By Meghan Hall
With its close proximity to Silicon Valley and San Francisco, San Mateo’s office market continues to grow as companies vie for space in one of the Bay Area’s most popular locals. A new project located at 108 E. 3rd Avenue in the heart of San Mateo’s historic district will add not just additional retail space, but much needed office space to a portion of San Mateo’s downtown dominated mostly by small retail.
“A core component of the Downtown Plan is to establish our downtown as a social, cultural and economic focal point of the City with a range of uses,” explained Rendell Bustos, a planner with the City of San Mateo. “The project would combine retail and offices on a prominent corner within the historic district of the downtown, which is important for the downtown and all of its visitors.”
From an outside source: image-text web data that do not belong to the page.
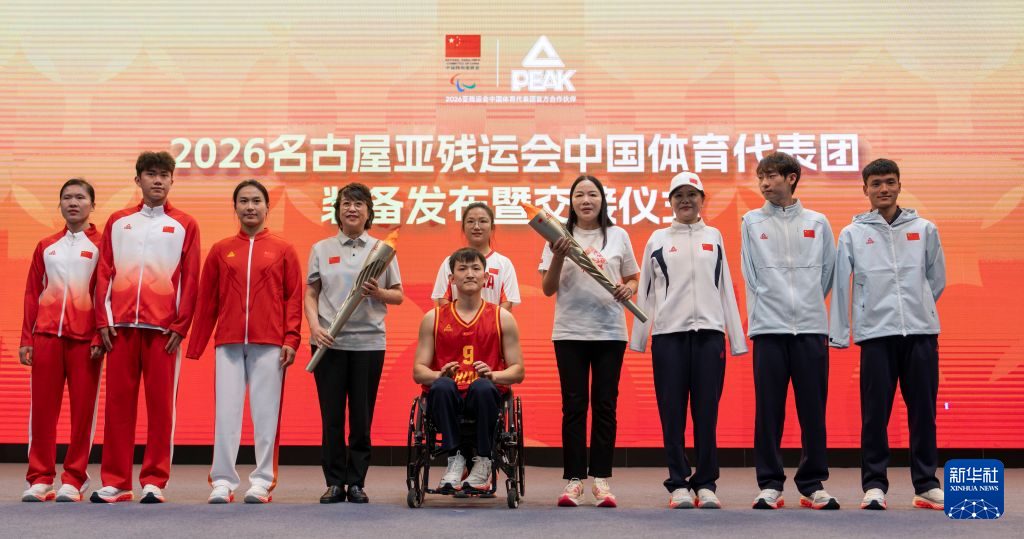 专业向用户提供几百款产品服务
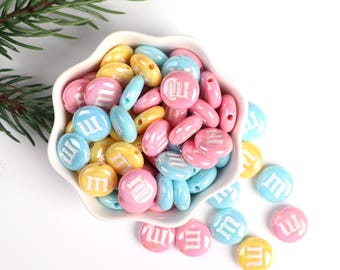Perline multicolore con lettera M da 14 mm, perline di colore chiaro, perline per la creazione di portachiavi, accessori per braccialetti Y2K, perline per braccialetti fai da te, perline di colore AB A0100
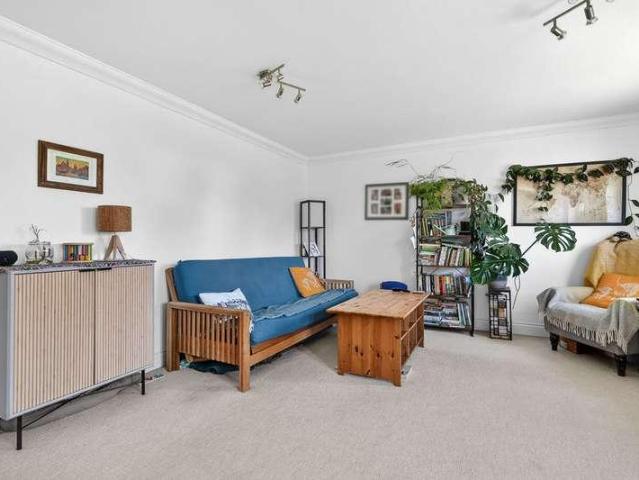 Flat for sale in Lower Halliford, Surrey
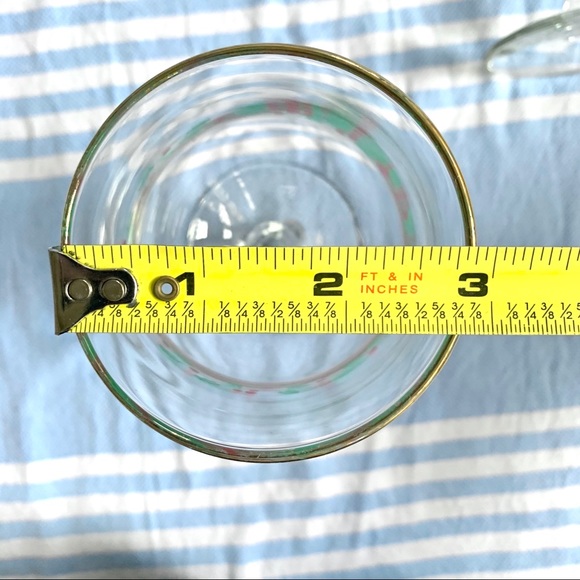 Holiday Drinking Glasses (2) - Picture 8 of 11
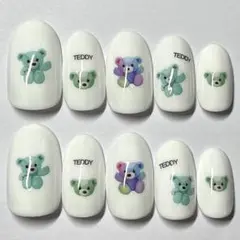 No60.現品ネイルチップ 1点限定 白ホワイト緑グリーン水色ブルーくま ポップ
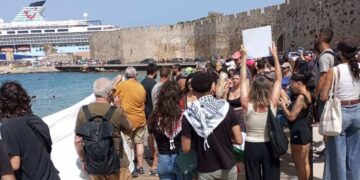 Ρόδος: Μαχητική κινητοποίηση κόντρα στην κρατική καταστολή – Οχτώ συλλήψεις διαδηλωτών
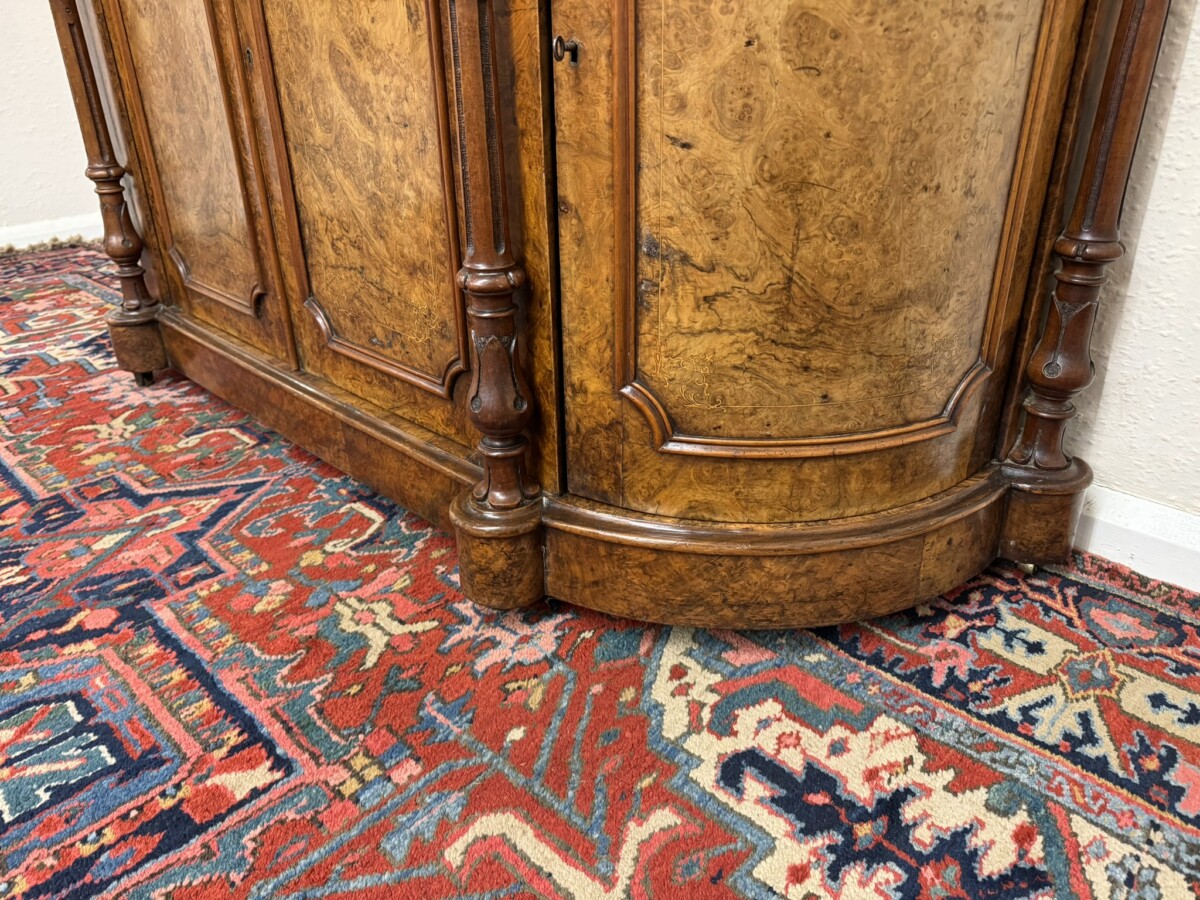 VICTORIAN INLAID BURR WALNUT MARBLE TOP CRDENZA/SIDEBOARD CIRCA 1880 - Image 12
The project, proposed by Menlo Park-based Lane Partners, is predominately surrounded by retail and restaurants. A Walgreens sits just across the street from the site, and Gateway India and ABC Bakery and Café are the site’s most immediate neighbors. Just behind the site is a Bank of the West and Central Park Bistro. 180 E. 3rd Avenue is also just a five minute walk from the San Mateo Train Station and San Mateo Central Park. The site is also located between Highway 82 (El Camino Real) and US Highway 101.
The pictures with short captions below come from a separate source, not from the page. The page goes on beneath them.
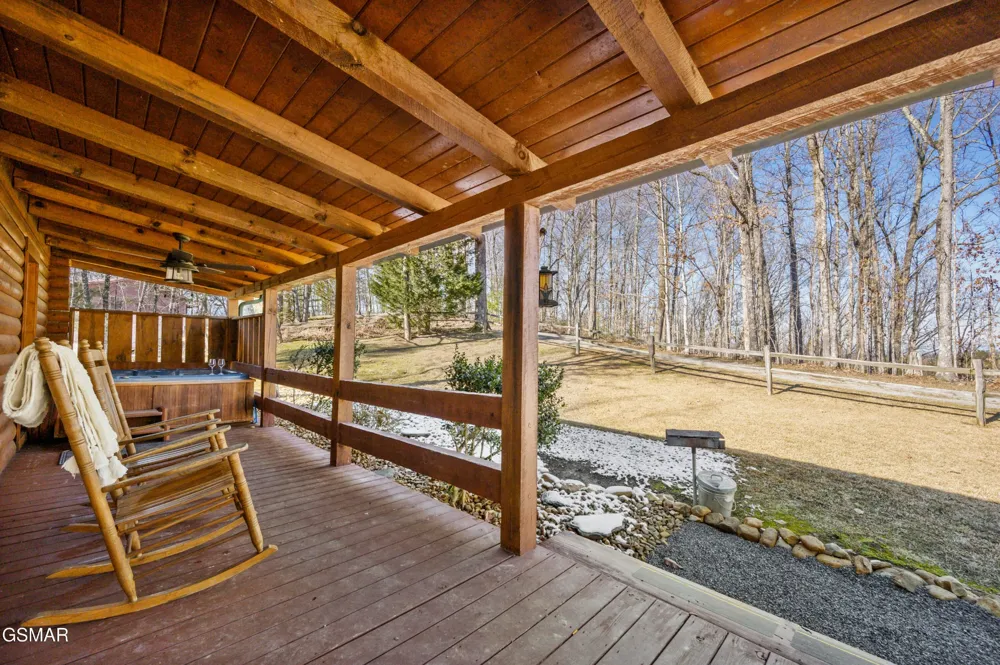 3255 Cove Creek Way Sevierville, TN 37862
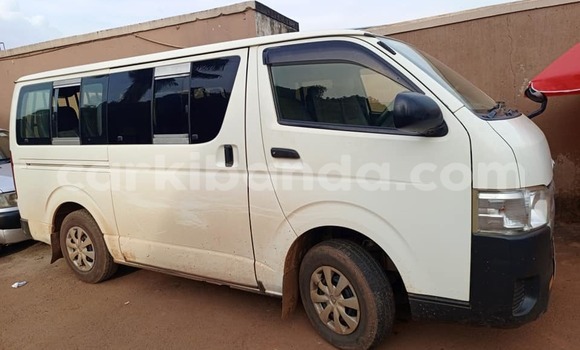 Acheter Occasion Voiture Toyota Hiace Blanc à Bugiri, Est Acheter Occasion Voiture Toyota Hiace Blanc à Bugiri, Est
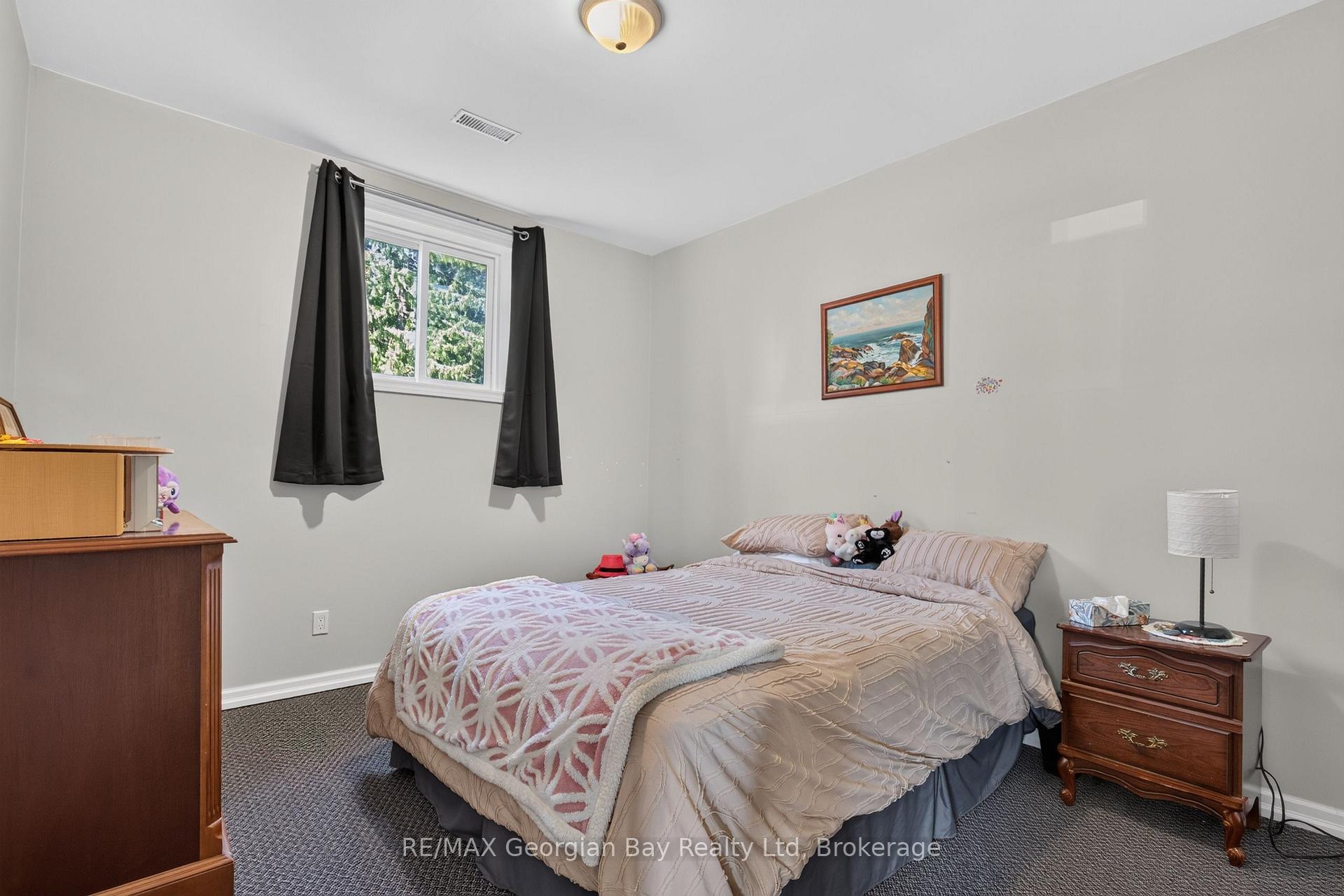 Photo 20 of 898 Yonge Street, Midland — HOMEH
Lane Partners submitted its pre-application plans in June of 2018 believing that now is the best time to redevelop the site due to the site’s valuable location.
“We believe projects located adjacent to public transit and amenities will continue to outperform the overall market, and we believe San Mateo is well positioned to benefit from this trend,” said Marcus Gilmour, principal at Lane Partners.
Gilmour continued to explain that companies operating within the office market will seek locations that are easily accessible to public transportation, restaurants and shops.
Current plans for the Architectural Technologies-designed project would demolish the existing single-story building, previously occupied by custom framing and arts supply company Aaron Brothers and construct at 17,027 square foot three-story building, which also includes one basement level. The building would be mixed-use and include 3,505 square feet of retail on the ground floor and 15,214 square feet of office space at the basement level, as well as second and third floors. A rooftop deck is also part of the proposal.
The current plans call for Lane Partners to add Welle Circular bike racks outside of the building, since the developer has no plans for on-site parking. Also, Lane Partners has requested to pay Central Parking and Improvement District fees in lieu of the parking element.
When asked why Lane Partners chose to bypass parking, Gilmour explained that there was simply no space for parking on the 7,000 square foot site, and that adding parking would require the developer to create curb cuts on either 3rd Avenue or Ellsworth Street, which would limit pedestrian access. Gilmour added that the site’s proximity to public transportation would effectively eliminate the need for automobile parking.
“We believe most of the people that eventually will occupy this project will take advantage of Caltrain—especially post-electrification—for their commute to and from work, thus reducing the need for project parking,” said Gilmour. “We continue to see Caltrain-adjacent projects up and down the Peninsula that are over-parked, as most of the workforce would prefer to utilize public transportation versus dealing with the increasing traffic and congestion issues on the freeways.”
Bustos said that the City’s Planning and Public Works staff will be evaluating Lane Partners’ request for no-off street parking based on the area’s availability and other development applications currently in the pipeline. Bustos did not comment on whether or not the City would grant Lane Partners’ request.
Gilmour estimates that Lane Partners will receive comments back on its second preliminary application from the City in a few weeks, after which they will hold a community outreach meeting to garner public feedback.
“The public’s input on this project will be very valuable because of the project’s prominent location,” said Bustos. “This is another very important project that is either within or on the perimeter of downtown.”
Because Lane Partners has only submitted a pre-application, the public’s feedback on the development will be considered prior to the submittal of a formal application. Gilmour stated that they expect the project to take about 15 months to build a warm shell and that it is expected to cost between $20 and $25 million, but a completion date or project cost has not yet been determined as the project is still moving through the approvals process.
Gilmour hopes that the latest iteration of the project will garner positive feedback from the City and community, since it will support small businesses and local companies looking to expand within the City of San Mateo.